Building on the ugly history of white supremacy in this country, and on European far-right movements of the late 1960s and 1970s, a new right has emerged in America. The central tenets of this American new right are that Christian heterosexual whites are endangered, that the traditional nuclear family is in peril, that “Western civilization” is in decline, and that whites need to reassert themselves. George Shaw, an editor at a leading new right publishing house and the editor of A Fair Hearing: The Alt-Right in the Words of Its Members and Leaders (2018)—a collected volume intended to give voice to the self-identified “alt-right,” including well-known figures such as the co-founder of AltRight.com Richard Spencer, the evolutionary psychologist Kevin MacDonald, the founder of American Renaissance Jared Taylor, and a 2018 candidate for the Republican nomination for the US Senate seat in Florida, Augustus Invictus—opens his introduction on the race question: “If alt-right ideology can be distilled to one statement, it is that white people, like all other distinct human populations, have legitimate group interests.”[...]

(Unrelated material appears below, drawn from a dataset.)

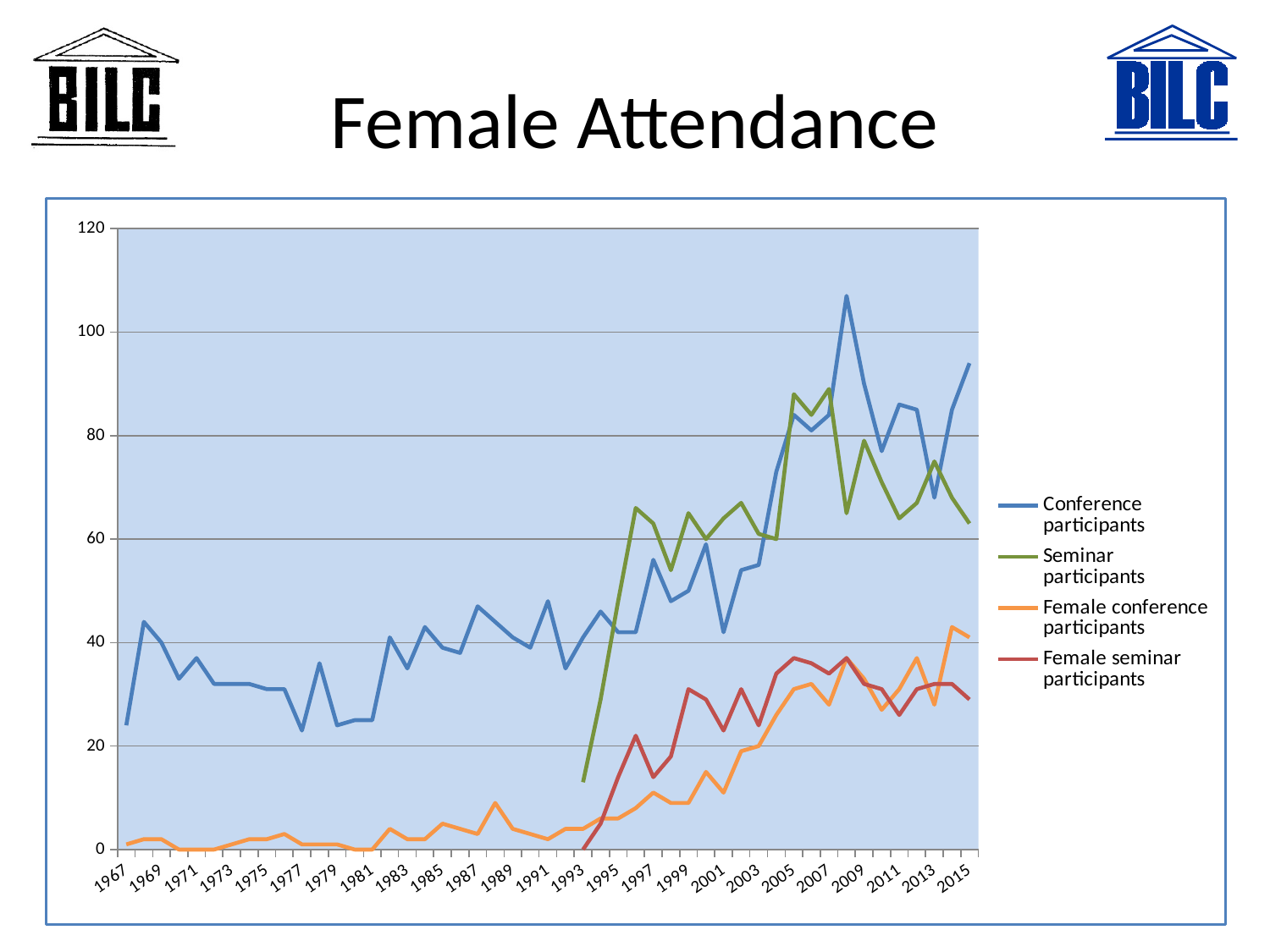
In 2015, which is larger: Conference participants or Seminar participants? Conference participants Which series reaches the highest value anywhere on the chart? Conference participants How many series does the legend list? 4 Which series is drawn in orange? Female conference participants Overall, do Female conference participants rise or fall from 1967 to 2015? Rise Is the value for Conference participants in 1977 greater or less than 40? less Is the value for Female seminar participants in 2005 greater or less than 20? greater What kind of chart is shown on the slide? Line chart Is the value for Seminar participants in 1993 greater or less than 20? less In 1997, which is larger: Seminar participants or Conference participants? Seminar participants What is the title of the slide's chart? Female Attendance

“White genocide is underway,” Shaw warns, and those responsible are Jews, Muslims, leftists, and non-whites. Note how these claims of white genocide and Jewish power resonate in Trump’s discourse. His last campaign ad in 2016 vilified three opponents, all Jewish: George Soros, the former Federal Reserve chair Janet Yellen, and the CEO of Goldman Sachs Lloyd Blankfein. Last August on Twitter, Trump adopted white nationalist propaganda that the South African government is engaged in a genocidal campaign against white farmers.[...]

A central strategy of the European new right is to argue that anti-racism, even multiculturalism itself, is actually racist because it encourages “dissolution of European identity” and “the multi-racialization of European society.” As Faye argues, “anti-racists use their fake struggle against racism to destroy the European’s identity, as they advance cosmopolitan and alien interests.” Friberg adds that “to be ‘anti-racist’ is […] to be part of a movement which is directly linked to a reckless hatred for Europe and her history.”